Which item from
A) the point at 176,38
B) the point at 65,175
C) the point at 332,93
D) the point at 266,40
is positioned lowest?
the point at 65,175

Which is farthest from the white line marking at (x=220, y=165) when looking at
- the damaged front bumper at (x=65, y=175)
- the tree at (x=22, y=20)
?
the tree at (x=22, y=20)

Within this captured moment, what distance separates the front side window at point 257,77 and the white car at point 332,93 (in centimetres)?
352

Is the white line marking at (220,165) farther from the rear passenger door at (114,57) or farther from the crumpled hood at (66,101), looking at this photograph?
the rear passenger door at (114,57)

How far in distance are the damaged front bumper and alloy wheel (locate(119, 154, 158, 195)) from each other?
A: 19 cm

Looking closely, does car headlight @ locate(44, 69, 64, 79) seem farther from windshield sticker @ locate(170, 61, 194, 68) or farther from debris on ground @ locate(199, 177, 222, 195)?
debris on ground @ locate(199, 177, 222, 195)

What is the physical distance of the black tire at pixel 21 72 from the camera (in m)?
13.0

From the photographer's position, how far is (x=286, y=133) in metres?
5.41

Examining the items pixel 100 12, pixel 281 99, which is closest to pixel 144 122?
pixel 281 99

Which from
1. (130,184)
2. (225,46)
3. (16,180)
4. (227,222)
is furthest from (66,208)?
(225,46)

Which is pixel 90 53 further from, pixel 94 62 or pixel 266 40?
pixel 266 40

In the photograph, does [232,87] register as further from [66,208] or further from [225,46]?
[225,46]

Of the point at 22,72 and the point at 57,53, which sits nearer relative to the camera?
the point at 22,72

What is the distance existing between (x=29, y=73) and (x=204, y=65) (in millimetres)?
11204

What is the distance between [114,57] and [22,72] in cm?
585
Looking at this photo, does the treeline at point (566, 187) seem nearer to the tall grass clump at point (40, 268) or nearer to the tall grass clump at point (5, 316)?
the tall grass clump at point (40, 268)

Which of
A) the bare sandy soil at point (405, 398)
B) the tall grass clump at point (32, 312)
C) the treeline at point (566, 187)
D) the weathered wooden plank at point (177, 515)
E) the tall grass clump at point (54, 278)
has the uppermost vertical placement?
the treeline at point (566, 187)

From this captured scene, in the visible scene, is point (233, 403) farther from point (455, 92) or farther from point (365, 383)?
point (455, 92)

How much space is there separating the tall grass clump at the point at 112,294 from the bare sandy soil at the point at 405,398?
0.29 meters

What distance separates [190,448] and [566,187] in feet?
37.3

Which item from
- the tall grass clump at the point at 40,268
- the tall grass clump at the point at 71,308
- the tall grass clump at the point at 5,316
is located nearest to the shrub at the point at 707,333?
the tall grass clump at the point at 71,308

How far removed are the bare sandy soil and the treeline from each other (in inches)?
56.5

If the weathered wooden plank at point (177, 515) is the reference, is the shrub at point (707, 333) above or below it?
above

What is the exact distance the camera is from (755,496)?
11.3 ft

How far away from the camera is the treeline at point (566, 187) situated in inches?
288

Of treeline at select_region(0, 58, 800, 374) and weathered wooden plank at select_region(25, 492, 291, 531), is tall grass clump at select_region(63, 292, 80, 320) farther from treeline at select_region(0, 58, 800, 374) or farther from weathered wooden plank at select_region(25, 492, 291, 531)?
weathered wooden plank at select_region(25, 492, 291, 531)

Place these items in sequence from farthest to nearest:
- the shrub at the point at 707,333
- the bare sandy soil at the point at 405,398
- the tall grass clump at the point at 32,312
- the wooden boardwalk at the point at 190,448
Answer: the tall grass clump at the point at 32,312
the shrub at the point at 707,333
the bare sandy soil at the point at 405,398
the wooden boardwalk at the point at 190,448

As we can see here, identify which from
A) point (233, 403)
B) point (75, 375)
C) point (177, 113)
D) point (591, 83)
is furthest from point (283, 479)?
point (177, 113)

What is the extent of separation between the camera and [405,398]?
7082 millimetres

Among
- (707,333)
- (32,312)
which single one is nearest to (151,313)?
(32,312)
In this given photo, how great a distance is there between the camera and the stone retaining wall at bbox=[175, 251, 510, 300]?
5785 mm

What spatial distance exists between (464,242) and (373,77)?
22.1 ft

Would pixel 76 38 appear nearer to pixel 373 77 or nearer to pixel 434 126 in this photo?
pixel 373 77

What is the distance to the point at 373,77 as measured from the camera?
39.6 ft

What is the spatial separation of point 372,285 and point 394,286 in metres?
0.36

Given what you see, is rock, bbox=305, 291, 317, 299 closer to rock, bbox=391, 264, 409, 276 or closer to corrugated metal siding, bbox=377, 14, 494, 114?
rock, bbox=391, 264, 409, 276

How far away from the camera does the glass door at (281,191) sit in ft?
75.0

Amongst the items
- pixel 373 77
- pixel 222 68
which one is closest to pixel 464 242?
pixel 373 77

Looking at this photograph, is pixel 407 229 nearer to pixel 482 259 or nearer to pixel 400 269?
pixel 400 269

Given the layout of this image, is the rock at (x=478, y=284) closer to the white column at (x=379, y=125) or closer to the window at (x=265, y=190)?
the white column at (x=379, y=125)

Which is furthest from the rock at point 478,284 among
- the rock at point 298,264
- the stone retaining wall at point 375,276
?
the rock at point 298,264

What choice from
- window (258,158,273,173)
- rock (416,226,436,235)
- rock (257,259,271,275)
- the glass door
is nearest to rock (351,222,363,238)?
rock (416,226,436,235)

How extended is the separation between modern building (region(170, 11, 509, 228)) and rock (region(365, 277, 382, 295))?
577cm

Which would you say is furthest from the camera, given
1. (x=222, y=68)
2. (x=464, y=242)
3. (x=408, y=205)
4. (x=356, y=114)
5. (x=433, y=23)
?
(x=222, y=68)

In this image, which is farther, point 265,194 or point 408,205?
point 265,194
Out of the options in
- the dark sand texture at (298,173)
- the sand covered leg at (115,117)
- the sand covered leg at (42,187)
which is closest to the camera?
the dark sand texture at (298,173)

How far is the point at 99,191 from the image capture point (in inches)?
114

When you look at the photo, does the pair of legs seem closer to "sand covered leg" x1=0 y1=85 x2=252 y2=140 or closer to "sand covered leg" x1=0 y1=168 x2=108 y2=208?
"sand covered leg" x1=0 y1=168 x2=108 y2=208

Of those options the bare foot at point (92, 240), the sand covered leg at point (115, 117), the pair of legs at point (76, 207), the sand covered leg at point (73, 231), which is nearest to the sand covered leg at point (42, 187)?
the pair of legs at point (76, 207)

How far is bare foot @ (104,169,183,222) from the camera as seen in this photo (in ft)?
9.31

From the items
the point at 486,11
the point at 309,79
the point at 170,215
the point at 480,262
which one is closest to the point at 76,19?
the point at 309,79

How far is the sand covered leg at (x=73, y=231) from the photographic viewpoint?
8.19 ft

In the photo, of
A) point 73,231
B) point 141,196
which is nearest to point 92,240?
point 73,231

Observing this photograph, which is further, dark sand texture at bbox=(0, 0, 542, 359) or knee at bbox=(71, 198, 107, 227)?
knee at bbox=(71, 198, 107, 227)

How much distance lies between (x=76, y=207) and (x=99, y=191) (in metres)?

--

— Stated exercise —
Type the whole listing again, unaltered.

— Exercise solution —
Which item from
A) the point at 176,38
B) the point at 65,175
C) the point at 332,93
D) the point at 266,40
is positioned lowest?
the point at 65,175

Which is farthest from the white line marking at (x=220, y=165) when looking at
- the damaged front bumper at (x=65, y=175)
- the tree at (x=22, y=20)
?
the tree at (x=22, y=20)

Within this captured moment, what distance separates the front side window at point 257,77 and the white car at point 332,93 (in centimetres)?
352

Is the white line marking at (220,165) farther from the rear passenger door at (114,57) or farther from the crumpled hood at (66,101), looking at this photograph?
the rear passenger door at (114,57)

How far in distance are the damaged front bumper and alloy wheel (locate(119, 154, 158, 195)) from each other?
A: 19 cm

Looking closely, does car headlight @ locate(44, 69, 64, 79) seem farther from windshield sticker @ locate(170, 61, 194, 68) or farther from debris on ground @ locate(199, 177, 222, 195)?
debris on ground @ locate(199, 177, 222, 195)

What is the physical distance of the black tire at pixel 21 72 from the camera (in m)?
13.0

From the photographer's position, how far is (x=286, y=133) in metres?
5.41

Examining the items pixel 100 12, pixel 281 99, which is closest to pixel 144 122?
pixel 281 99

Which from
1. (130,184)
2. (225,46)
3. (16,180)
4. (227,222)
is furthest from (66,208)?
(225,46)

Which is pixel 90 53 further from, pixel 94 62 or pixel 266 40?
pixel 266 40

In the photograph, does [232,87] register as further from [66,208] or further from [225,46]?
[225,46]

Of the point at 22,72 and the point at 57,53, which sits nearer relative to the camera?
the point at 22,72

What is the distance existing between (x=29, y=73) and (x=204, y=65) (in millimetres)?
11204

What is the distance between [114,57] and [22,72] in cm?
585
Looking at this photo, does the treeline at point (566, 187) seem nearer to the tall grass clump at point (40, 268) or nearer to the tall grass clump at point (5, 316)?
the tall grass clump at point (40, 268)

Which of
A) the bare sandy soil at point (405, 398)
B) the tall grass clump at point (32, 312)
C) the treeline at point (566, 187)
D) the weathered wooden plank at point (177, 515)
E) the tall grass clump at point (54, 278)
has the uppermost vertical placement?
the treeline at point (566, 187)

From this captured scene, in the visible scene, is point (233, 403) farther from point (455, 92) or farther from point (365, 383)?
point (455, 92)

How much space is there separating the tall grass clump at the point at 112,294 from the bare sandy soil at the point at 405,398?
0.29 meters

What distance separates [190,448] and [566,187] in feet?
37.3

Which item from
- the tall grass clump at the point at 40,268
- the tall grass clump at the point at 71,308
- the tall grass clump at the point at 5,316
is located nearest to the shrub at the point at 707,333?
the tall grass clump at the point at 71,308

How far removed are the bare sandy soil and the treeline from each other (in inches)?
56.5

If the weathered wooden plank at point (177, 515) is the reference, is the shrub at point (707, 333) above or below it?
above

What is the exact distance the camera is from (755,496)?
11.3 ft

How far away from the camera is the treeline at point (566, 187) situated in inches?
288

Of treeline at select_region(0, 58, 800, 374) and weathered wooden plank at select_region(25, 492, 291, 531), is tall grass clump at select_region(63, 292, 80, 320) farther from treeline at select_region(0, 58, 800, 374) or farther from weathered wooden plank at select_region(25, 492, 291, 531)?
weathered wooden plank at select_region(25, 492, 291, 531)

Place these items in sequence from farthest to nearest:
- the shrub at the point at 707,333
- the bare sandy soil at the point at 405,398
- the tall grass clump at the point at 32,312
- the wooden boardwalk at the point at 190,448
Answer: the tall grass clump at the point at 32,312
the shrub at the point at 707,333
the bare sandy soil at the point at 405,398
the wooden boardwalk at the point at 190,448

As we can see here, identify which from
A) point (233, 403)
B) point (75, 375)
C) point (177, 113)
D) point (591, 83)
is furthest from point (283, 479)?
point (177, 113)

What is the extent of separation between the camera and [405,398]?
7082 millimetres

Among
- (707,333)
- (32,312)
which single one is nearest to (151,313)?
(32,312)
In this given photo, how great a distance is there between the camera and the stone retaining wall at bbox=[175, 251, 510, 300]?
5785 mm

What spatial distance exists between (464,242) and (373,77)?
22.1 ft

Would pixel 76 38 appear nearer to pixel 373 77 or nearer to pixel 434 126 in this photo?
pixel 373 77

What is the distance to the point at 373,77 as measured from the camera?
39.6 ft

What is the spatial separation of point 372,285 and point 394,286 in metres?
0.36

Given what you see, is rock, bbox=305, 291, 317, 299 closer to rock, bbox=391, 264, 409, 276 or closer to corrugated metal siding, bbox=377, 14, 494, 114?
rock, bbox=391, 264, 409, 276

How far away from the camera does the glass door at (281,191) sit in ft?
75.0

Amongst the items
- pixel 373 77
- pixel 222 68
which one is closest to pixel 464 242?
pixel 373 77

Looking at this photograph, is pixel 407 229 nearer to pixel 482 259 or nearer to pixel 400 269?
pixel 400 269

Given the layout of this image, is the rock at (x=478, y=284) closer to the white column at (x=379, y=125) or closer to the window at (x=265, y=190)?
the white column at (x=379, y=125)

Which is furthest from the rock at point 478,284 among
- the rock at point 298,264
- the stone retaining wall at point 375,276
?
the rock at point 298,264

What choice from
- window (258,158,273,173)
- rock (416,226,436,235)
- rock (257,259,271,275)
- the glass door
is nearest to rock (351,222,363,238)?
rock (416,226,436,235)

How extended is the separation between modern building (region(170, 11, 509, 228)) and rock (region(365, 277, 382, 295))?
577cm

Which would you say is furthest from the camera, given
1. (x=222, y=68)
2. (x=464, y=242)
3. (x=408, y=205)
4. (x=356, y=114)
5. (x=433, y=23)
?
(x=222, y=68)

In this image, which is farther, point 265,194 or point 408,205?
point 265,194
Out of the options in
- the dark sand texture at (298,173)
- the sand covered leg at (115,117)
- the sand covered leg at (42,187)
which is closest to the camera?
the dark sand texture at (298,173)

How far is the point at 99,191 from the image capture point (in inches)?
114

When you look at the photo, does the pair of legs seem closer to "sand covered leg" x1=0 y1=85 x2=252 y2=140 or closer to "sand covered leg" x1=0 y1=168 x2=108 y2=208?
"sand covered leg" x1=0 y1=168 x2=108 y2=208

Of those options the bare foot at point (92, 240), the sand covered leg at point (115, 117), the pair of legs at point (76, 207), the sand covered leg at point (73, 231), which is nearest to the sand covered leg at point (42, 187)?
the pair of legs at point (76, 207)

How far is bare foot @ (104,169,183,222) from the camera as seen in this photo (in ft)?
9.31

From the items
the point at 486,11
the point at 309,79
the point at 170,215
the point at 480,262
which one is closest to the point at 76,19?
the point at 309,79

How far is the sand covered leg at (x=73, y=231) from the photographic viewpoint?
8.19 ft

In the photo, of
A) point 73,231
B) point 141,196
which is nearest to point 92,240?
point 73,231

Observing this photograph, which is further, dark sand texture at bbox=(0, 0, 542, 359) or knee at bbox=(71, 198, 107, 227)?
knee at bbox=(71, 198, 107, 227)

How much distance lies between (x=76, y=207) and (x=99, y=191) (in metres)?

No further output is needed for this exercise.